Ein Sturz lässt den Siegestraum zerplatzen  / Foto: GEPA

Ein Sturz lässt den Siegestraum zerplatzen / Foto: GEPA

Fast zum Sieg kombiniert

Es wäre zu schön gewesen, aber wie auch immer – viel hätte nicht gefehlt und Österreichs erfolgreiche Wintersport-Serie des jungen Jahres 2012 wäre auch mit einem Sieg durch die Nordischen Kombinierer versüßt worden. Denn Bernhard Gruber lag als Schlussläufer im Weltcup-Mannschaftsbewerb in Oberstdorf nach einem tollen letzten Anstieg in Führung, stürzte aber rund 100 Meter vor dem Ziel und fiel so noch auf Platz drei zurück. Der Sieg ging nach 51:36,7 Minuten und 4 x 5 Kilometern an Norwegen, hauchdünn vor Deutschland (+0,1 Sekunden). Österreich fehlten 6,1 Sekunden zum Sieg.

 

Gruber, Mario Stecher, Christoph Bieler und Willi Denifl hatten nach dem Springen geführt. Startläufer Denifl ging mit 15 Sekunden auf den Norweger Magnus Moan und 18 auf den Deutschen Johannes Rydzek in die Loipe und blieb in Kontakt, Bieler verlor in Runde zwei etwa 20 Sekunden, die Stecher wieder egalisierte.
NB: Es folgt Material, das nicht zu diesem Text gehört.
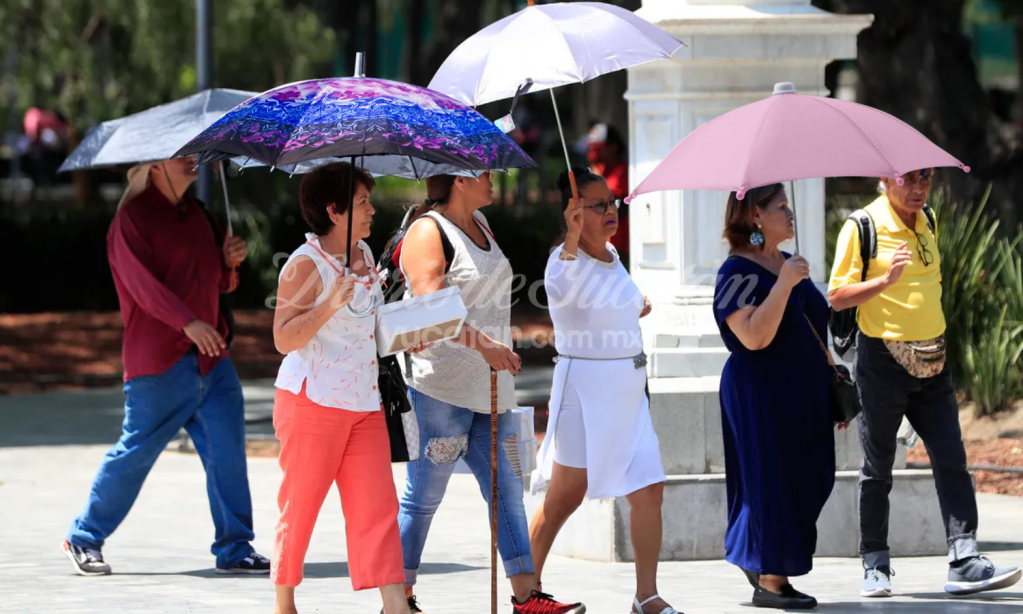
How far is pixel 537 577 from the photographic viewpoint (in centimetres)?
680

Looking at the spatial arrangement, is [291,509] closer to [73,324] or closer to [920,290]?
[920,290]

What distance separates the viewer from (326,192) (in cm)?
630

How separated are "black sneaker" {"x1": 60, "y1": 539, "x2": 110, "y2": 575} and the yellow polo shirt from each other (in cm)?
349

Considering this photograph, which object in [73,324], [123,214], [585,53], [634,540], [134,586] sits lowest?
[73,324]

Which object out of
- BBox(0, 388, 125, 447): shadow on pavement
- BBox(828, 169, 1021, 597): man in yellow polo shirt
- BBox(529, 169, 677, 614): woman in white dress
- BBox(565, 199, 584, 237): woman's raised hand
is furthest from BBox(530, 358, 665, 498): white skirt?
BBox(0, 388, 125, 447): shadow on pavement

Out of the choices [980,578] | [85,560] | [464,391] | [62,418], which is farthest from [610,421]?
[62,418]

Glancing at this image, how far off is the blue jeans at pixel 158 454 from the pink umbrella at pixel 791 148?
2518 millimetres

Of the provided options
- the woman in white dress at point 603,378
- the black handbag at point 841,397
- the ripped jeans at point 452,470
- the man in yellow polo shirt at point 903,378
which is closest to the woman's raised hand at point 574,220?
the woman in white dress at point 603,378

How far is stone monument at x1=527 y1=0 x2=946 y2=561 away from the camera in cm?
819

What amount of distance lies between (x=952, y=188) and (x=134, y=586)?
399 inches

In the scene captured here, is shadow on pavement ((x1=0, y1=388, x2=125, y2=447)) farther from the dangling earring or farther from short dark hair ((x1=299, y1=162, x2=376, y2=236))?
the dangling earring

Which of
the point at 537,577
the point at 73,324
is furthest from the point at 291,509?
the point at 73,324

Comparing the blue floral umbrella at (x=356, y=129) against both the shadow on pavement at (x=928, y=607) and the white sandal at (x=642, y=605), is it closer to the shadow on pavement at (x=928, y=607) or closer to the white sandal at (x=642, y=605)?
the white sandal at (x=642, y=605)

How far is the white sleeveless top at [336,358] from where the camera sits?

Gruber lief mit Tino Edelmann und Jörgen Graabak zunächst ein so gemächliches Rennen, dass auch Frankreichs Jason Lamy-Chappuis noch aufschließen konnte.

 

Dank eines starken letzten Anstiegs setzte sich Gruber dann aber vom Rest des Feldes ab, ehe ihm aber kurz vor dem Ziel – im Flachen – ein Stock zwischen die Beine geriet und der Salzburger stürzte. „Es tut mir sehr leid für das Team“, bedauerte Gruber das Missgeschick.